- _TASK REQUIREMENTS_
Return the records that follow, matching each one exactly.

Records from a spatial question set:
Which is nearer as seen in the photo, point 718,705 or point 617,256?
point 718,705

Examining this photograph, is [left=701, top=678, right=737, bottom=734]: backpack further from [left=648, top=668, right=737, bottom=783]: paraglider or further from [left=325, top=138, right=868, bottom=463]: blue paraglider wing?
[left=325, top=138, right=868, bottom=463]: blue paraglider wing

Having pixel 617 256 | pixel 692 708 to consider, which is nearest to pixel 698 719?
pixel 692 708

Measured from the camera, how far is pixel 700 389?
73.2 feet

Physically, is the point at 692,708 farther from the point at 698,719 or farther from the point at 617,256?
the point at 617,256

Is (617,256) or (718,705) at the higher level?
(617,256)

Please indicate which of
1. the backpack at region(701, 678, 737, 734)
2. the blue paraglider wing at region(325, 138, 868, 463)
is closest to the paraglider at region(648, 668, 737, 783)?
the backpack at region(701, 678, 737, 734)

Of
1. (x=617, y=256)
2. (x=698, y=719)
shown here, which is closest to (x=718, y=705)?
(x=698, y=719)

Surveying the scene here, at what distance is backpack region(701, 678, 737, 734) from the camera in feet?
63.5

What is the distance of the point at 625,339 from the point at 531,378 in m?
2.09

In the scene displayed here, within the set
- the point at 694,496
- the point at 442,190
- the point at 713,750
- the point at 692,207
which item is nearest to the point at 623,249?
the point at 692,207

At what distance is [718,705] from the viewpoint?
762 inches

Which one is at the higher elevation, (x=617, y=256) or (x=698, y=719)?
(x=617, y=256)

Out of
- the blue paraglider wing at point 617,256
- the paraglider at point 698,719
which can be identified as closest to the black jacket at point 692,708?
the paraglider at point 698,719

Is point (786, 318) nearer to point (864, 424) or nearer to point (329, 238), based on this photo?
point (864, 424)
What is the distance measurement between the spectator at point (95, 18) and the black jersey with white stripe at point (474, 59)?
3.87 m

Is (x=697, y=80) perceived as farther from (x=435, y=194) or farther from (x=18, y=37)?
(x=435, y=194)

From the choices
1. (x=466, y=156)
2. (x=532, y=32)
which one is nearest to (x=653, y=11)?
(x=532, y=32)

- _WORKED ANSWER_
Which is nearer as seen in the photo, point 718,705 or point 617,256?
point 718,705

Examining this photograph, is [left=701, top=678, right=737, bottom=734]: backpack further from [left=648, top=668, right=737, bottom=783]: paraglider or further from [left=325, top=138, right=868, bottom=463]: blue paraglider wing?
[left=325, top=138, right=868, bottom=463]: blue paraglider wing

Having pixel 617 256 | pixel 692 708 to consider, which is nearest to pixel 698 719?
pixel 692 708

Measured from the camera, how far is pixel 700 389?
73.2 feet

Physically, is the point at 692,708 farther from the point at 698,719 or farther from the point at 617,256?
the point at 617,256

Is (617,256) or (718,705) at the higher level?
(617,256)

Please indicate which of
1. the backpack at region(701, 678, 737, 734)
2. the blue paraglider wing at region(325, 138, 868, 463)
is closest to the paraglider at region(648, 668, 737, 783)?
the backpack at region(701, 678, 737, 734)

Of
1. (x=617, y=256)
2. (x=698, y=719)
shown here, which is closest to (x=718, y=705)?
(x=698, y=719)

Surveying the scene here, at what distance is backpack region(701, 678, 737, 734) from the camera in feet?
63.5

What is the distance of the point at 625,339 from the point at 531,378 in m?
2.09

In the scene displayed here, within the set
- the point at 694,496
- the point at 442,190
- the point at 713,750
- the point at 692,207
which item is nearest to the point at 623,249?
the point at 692,207

At what distance is [718,705] from the viewpoint?
762 inches

Which one is at the higher elevation, (x=617, y=256) or (x=698, y=719)?
(x=617, y=256)

Out of
- the blue paraglider wing at point 617,256
- the paraglider at point 698,719
which can be identified as closest to the black jacket at point 692,708?
the paraglider at point 698,719

Is point (786, 318) nearer to point (864, 424) or nearer to point (329, 238), based on this photo?
point (864, 424)
What is the distance measurement between the spectator at point (95, 18) and the black jersey with white stripe at point (474, 59)?
3.87 m

Is (x=697, y=80) perceived as farther from (x=435, y=194) or farther from (x=18, y=37)?
(x=435, y=194)

From the choices
1. (x=466, y=156)
2. (x=532, y=32)
which one is nearest to (x=653, y=11)?
(x=532, y=32)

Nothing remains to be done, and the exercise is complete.